** Supplied text **
Before entering politics, Trey practiced with the law firms of Greenebaum Doll & McDonald and Keating, Muething & Klekamp in Cincinnati, focusing on estate planning and administration, real estate, tax, and small business representation.
Trey has strong ties to the Northern Kentucky/Greater Cincinnati region and is very active in civic and charitable organizations at the local, state, and national levels. He resides in Boone County, Kentucky, with his wife, Nancy, and their daughters, Alex and Kate.
Abby serves as CIRCLE’s liaison to practitioner organizations across the country. She communicates research findings and tracks recommendations from young people, youth and youth-serving organizations, educators and youth workers for future research. Abby Kiesa came to CIRCLE from Campus Compact (Providence, RI) where she directed a national campaign to increase college students involvement in public life and facilitate students’ critical role in the call for higher education institutions to fulfill their role as public and community resources. Prior to Campus Compact Abby worked at Madison House at the University of Virginia advising student-led community partnerships. While completing a bachelor’s degree in Sociology from Villanova University she served on Villanova’s Taskforce on Service-Learning and co-created a service-learning course within the Center for Peace and Justice Education.
Myrna Pérez is director of the Brennan Center's Voting Rights and Elections Program, and leads the Program's research, advocacy, and litigation work nationwide. An expert on voting rights and election administration, she is the author of several nationally recognized reports and articles. Her work has been featured in media outlets across the country, including the New York Times, Wall Street Journal, and MSNBC. She has testified before Congress and several state legislatures on a variety of voting rights related issues. She is a lecturer in law at Columbia Law School and has also served as an adjunct professor of clinical law at NYU School of Law.
Prior to joining the Brennan Center, Pérez was the Civil Rights Fellow at Relman, Dane & Colfax, a civil rights law firm in Washington, DC. She graduated from Columbia Law School, where she was a Lowenstein Public Interest Fellow. Following law school, Pérez clerked for Hon. Anita B. Brody of the United States District Court for the Eastern District of Pennsylvania and for Hon. Julio M. Fuentes of the United States Court of Appeals for the Third Circuit. She previously served as the chair of the Election Law Committee of the City of New York Bar Association. Pérez is the recipient of several awards, including the Puerto Rican Bar Association Award for Excellence in Academia and the New Jersey League of Women Voters Making Democracy Work Award, and was named one of 2014’s 50 Hispanic Influentials by Hispanic Business.
Pérez earned her undergraduate degree in political science from Yale University. She obtained a master's degree in public policy from Harvard Kennedy School, where she was the recipient of the Robert F. Kennedy Award for Excellence in Public Service. Prior to law school, she was a Presidential Management Fellow, serving as a policy analyst for the United States Government Accountability Office on issues including housing and health care.

** Work request **
Set down the passage from the biographies word for word, starting at "Trey has strong" and ending at "Alex and Kate.".

** Source information **

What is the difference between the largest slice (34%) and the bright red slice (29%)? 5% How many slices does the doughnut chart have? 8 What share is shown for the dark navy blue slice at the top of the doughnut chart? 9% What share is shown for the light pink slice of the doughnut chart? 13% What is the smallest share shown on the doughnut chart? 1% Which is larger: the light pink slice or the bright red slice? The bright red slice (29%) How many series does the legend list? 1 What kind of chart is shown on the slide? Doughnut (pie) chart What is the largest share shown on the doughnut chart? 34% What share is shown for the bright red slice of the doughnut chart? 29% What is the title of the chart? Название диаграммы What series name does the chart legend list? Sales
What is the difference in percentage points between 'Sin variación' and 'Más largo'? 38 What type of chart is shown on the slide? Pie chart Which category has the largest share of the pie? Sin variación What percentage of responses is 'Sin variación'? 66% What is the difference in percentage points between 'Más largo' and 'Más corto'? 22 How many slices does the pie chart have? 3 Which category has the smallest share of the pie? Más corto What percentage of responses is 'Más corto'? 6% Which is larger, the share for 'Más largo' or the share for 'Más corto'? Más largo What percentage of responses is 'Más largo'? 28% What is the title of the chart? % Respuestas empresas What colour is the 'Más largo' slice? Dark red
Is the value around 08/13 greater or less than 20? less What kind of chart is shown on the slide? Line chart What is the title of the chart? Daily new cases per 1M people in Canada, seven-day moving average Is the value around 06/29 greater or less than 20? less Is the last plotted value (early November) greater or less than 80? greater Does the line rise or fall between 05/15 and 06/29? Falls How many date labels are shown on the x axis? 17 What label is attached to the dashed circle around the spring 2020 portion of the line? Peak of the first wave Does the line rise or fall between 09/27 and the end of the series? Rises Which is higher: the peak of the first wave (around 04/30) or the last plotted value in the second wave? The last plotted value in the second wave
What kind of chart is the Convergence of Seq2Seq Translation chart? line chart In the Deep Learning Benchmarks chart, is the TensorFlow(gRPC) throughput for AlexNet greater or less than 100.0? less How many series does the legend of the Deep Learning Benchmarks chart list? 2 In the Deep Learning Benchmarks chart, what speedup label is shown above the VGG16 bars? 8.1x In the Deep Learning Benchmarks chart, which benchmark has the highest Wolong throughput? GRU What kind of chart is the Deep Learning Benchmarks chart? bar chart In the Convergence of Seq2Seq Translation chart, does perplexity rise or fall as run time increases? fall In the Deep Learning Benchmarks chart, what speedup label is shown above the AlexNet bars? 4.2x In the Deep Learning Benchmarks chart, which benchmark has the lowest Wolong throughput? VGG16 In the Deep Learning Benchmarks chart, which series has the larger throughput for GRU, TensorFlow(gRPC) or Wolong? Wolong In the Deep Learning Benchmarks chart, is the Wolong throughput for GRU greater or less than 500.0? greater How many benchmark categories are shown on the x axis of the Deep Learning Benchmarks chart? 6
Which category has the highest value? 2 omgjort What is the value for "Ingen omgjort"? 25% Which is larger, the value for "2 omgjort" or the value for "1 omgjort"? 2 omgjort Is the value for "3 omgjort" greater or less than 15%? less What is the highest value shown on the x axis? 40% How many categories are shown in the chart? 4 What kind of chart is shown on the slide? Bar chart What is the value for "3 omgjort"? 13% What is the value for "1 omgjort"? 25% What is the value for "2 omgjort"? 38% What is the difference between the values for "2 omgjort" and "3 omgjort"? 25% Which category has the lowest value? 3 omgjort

** Response box **
Trey has strong ties to the Northern Kentucky/Greater Cincinnati region and is very active in civic and charitable organizations at the local, state, and national levels. He resides in Boone County, Kentucky, with his wife, Nancy, and their daughters, Alex and Kate.